中国の事情に詳しいコメンテーター林和立は、人民解放軍駐香港部隊は服従性が高い部隊であり、先述した任務に従事するのに上からの指示が必要のため、自発的に駐屯地を離れるのはありえないと指摘した。

中国の『駐軍法』によると、人民解放軍駐香港部隊の職務は「侵略に対する準備と抵抗、香港特別行政区の安全の防衛」、「防衛事務の負担」、「軍事施設の管理」と「関連の渉外軍事事柄の処理」、その第9条も「駐香港部隊は香港特別行政区当地の事務に干渉してはならない」と明記されている。

駐香港部隊は「自発的に」駐屯地を離れ「ボランティアの災害救助に」従事できるか?『駐軍法』によると、香港は「戦争状態」か「中国の国家統一に危害を及ぼした制御不能の」動乱が起き、緊急状態に入った場合にのみ、駐香港部隊は任務を遂行できるとした。『駐軍法』第14条には、社会治安の維持と災害救助に際し香港特区政府は駐香港部隊の援助を必要とした場合、香港特区政府は先に中央政府に要請してから、駐香港部隊は中央軍事委員会の命令に基づき初めて駐屯地を離れ、任務を遂行すると明記された。その際、すべての任務が完遂された後、駐香港部隊は速やかに駐屯地に戻らなければならないとした。

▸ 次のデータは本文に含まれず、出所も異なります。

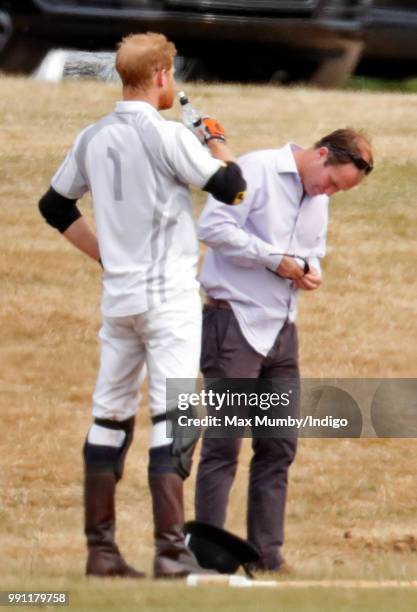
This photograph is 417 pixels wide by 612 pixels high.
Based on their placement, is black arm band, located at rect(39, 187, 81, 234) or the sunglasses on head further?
the sunglasses on head

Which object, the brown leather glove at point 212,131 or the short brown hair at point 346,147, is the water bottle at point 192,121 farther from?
the short brown hair at point 346,147

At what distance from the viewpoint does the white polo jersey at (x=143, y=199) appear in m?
5.49

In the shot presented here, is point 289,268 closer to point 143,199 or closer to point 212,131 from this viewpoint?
point 212,131

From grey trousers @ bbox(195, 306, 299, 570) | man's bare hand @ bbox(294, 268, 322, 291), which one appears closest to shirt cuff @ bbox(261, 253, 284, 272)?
man's bare hand @ bbox(294, 268, 322, 291)

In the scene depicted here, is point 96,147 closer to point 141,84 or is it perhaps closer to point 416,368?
point 141,84

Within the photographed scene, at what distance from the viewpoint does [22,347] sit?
973cm

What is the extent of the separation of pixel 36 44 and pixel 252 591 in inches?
315

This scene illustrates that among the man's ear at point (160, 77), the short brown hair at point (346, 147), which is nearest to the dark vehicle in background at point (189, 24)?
the short brown hair at point (346, 147)

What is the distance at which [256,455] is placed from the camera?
629 centimetres

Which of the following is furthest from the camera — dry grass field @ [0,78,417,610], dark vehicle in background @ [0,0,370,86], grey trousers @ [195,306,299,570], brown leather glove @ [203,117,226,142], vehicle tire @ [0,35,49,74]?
vehicle tire @ [0,35,49,74]

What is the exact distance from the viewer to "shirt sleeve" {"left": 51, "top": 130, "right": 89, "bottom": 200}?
5.71 meters

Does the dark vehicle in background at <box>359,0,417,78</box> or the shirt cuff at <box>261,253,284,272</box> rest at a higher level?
the shirt cuff at <box>261,253,284,272</box>

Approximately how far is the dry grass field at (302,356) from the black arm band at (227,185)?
1.29 m

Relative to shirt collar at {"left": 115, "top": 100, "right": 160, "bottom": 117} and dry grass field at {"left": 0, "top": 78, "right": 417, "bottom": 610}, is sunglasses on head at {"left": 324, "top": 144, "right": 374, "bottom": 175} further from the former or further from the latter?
dry grass field at {"left": 0, "top": 78, "right": 417, "bottom": 610}
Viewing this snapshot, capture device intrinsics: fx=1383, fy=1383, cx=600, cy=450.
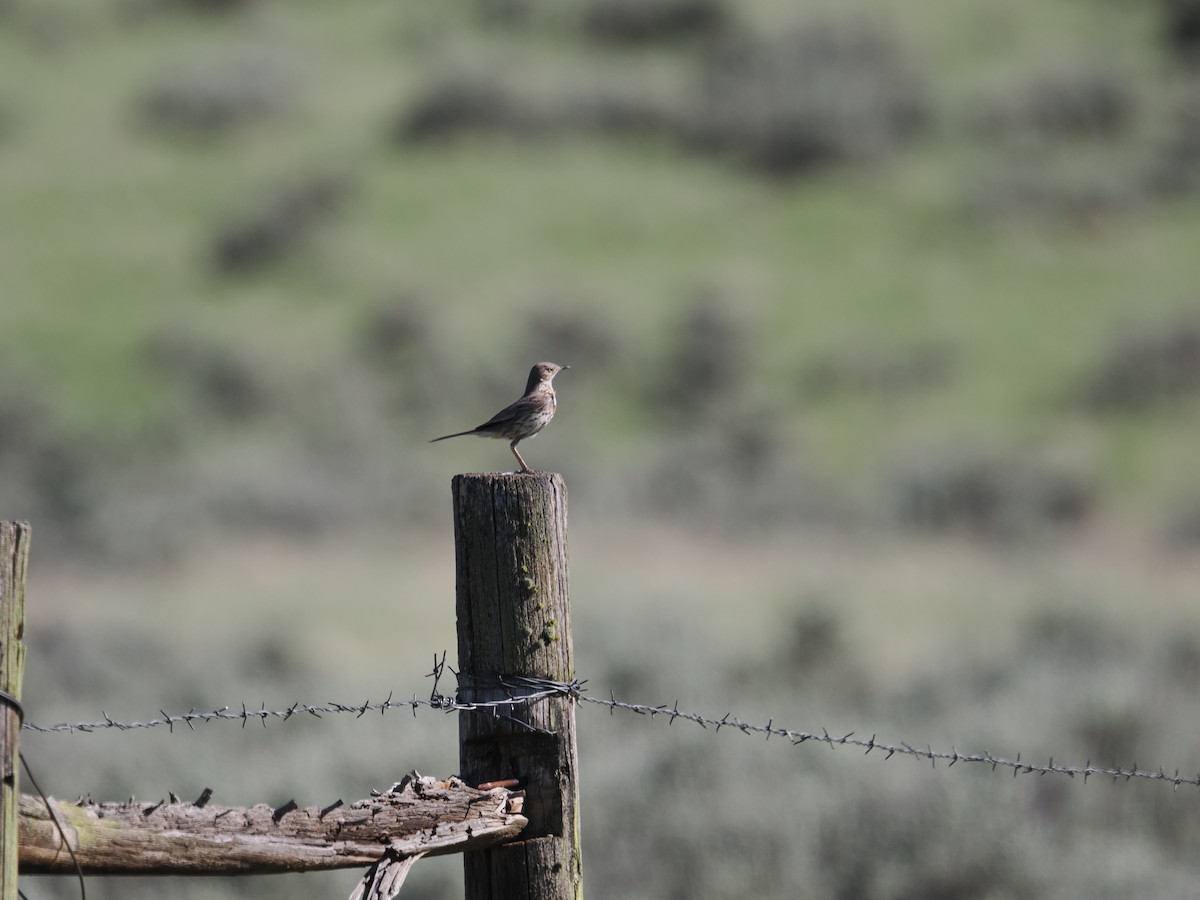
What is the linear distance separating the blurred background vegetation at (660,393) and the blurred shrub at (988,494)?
0.07 m

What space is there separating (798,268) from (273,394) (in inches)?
424

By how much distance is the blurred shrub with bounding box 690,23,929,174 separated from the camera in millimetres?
31766

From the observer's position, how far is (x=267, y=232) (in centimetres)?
2839

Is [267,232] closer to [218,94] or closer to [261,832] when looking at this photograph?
[218,94]

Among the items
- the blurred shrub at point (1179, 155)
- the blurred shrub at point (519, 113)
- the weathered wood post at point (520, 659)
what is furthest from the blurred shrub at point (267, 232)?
the weathered wood post at point (520, 659)

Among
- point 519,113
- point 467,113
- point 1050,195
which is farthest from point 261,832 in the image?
point 519,113

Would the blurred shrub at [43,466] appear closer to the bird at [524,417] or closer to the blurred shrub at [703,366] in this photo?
the blurred shrub at [703,366]

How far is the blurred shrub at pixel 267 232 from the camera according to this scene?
28.4m

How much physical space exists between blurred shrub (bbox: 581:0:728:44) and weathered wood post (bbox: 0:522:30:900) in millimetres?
36484

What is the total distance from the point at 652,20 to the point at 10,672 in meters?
37.3

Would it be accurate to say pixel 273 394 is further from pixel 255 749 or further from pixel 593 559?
pixel 255 749

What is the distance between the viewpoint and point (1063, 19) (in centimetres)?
3572

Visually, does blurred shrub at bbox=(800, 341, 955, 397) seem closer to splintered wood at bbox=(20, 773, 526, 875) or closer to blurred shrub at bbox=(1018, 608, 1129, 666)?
blurred shrub at bbox=(1018, 608, 1129, 666)

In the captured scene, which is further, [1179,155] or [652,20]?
[652,20]
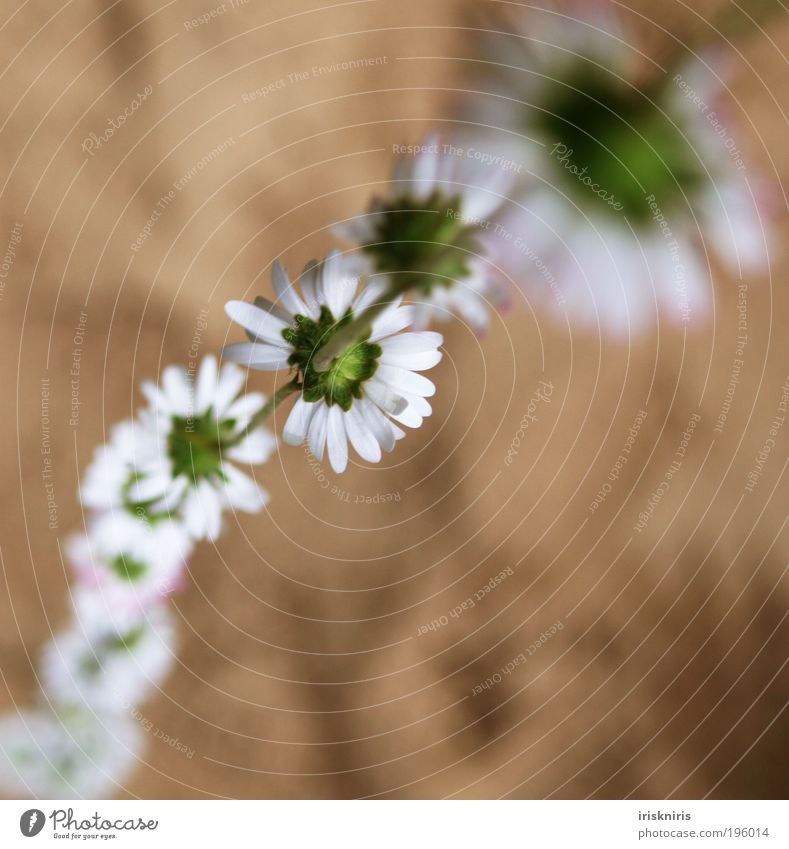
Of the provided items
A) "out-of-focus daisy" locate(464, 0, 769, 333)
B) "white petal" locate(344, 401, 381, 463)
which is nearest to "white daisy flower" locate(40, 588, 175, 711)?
"white petal" locate(344, 401, 381, 463)

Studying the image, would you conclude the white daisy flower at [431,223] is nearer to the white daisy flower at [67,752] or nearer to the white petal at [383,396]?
the white petal at [383,396]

『基本法』第14条と『駐軍法』第9条によると、駐香港部隊は香港の当地の事務に干渉してはならない。しかし駐香港部隊は香港特区政府または中国中央政府の指示の元、香港において次の職務に従事できる、即ち必要に応じて、香港政府は中央政府に駐香港部隊による社会治安と災害救助の協力を求めることができる;全国人民代表大会常務委員会は戦争状態を宣告するか、若しくは香港において、香港政府が制御できない、かつ中国の国家統一か安全に危害を及ぼす動乱が起き、香港が緊急状態に入る場合、駐香港部隊は中央政府の決定に従い、香港に施行された全国的法律の規定の元、職務遂行に当たるべきとした。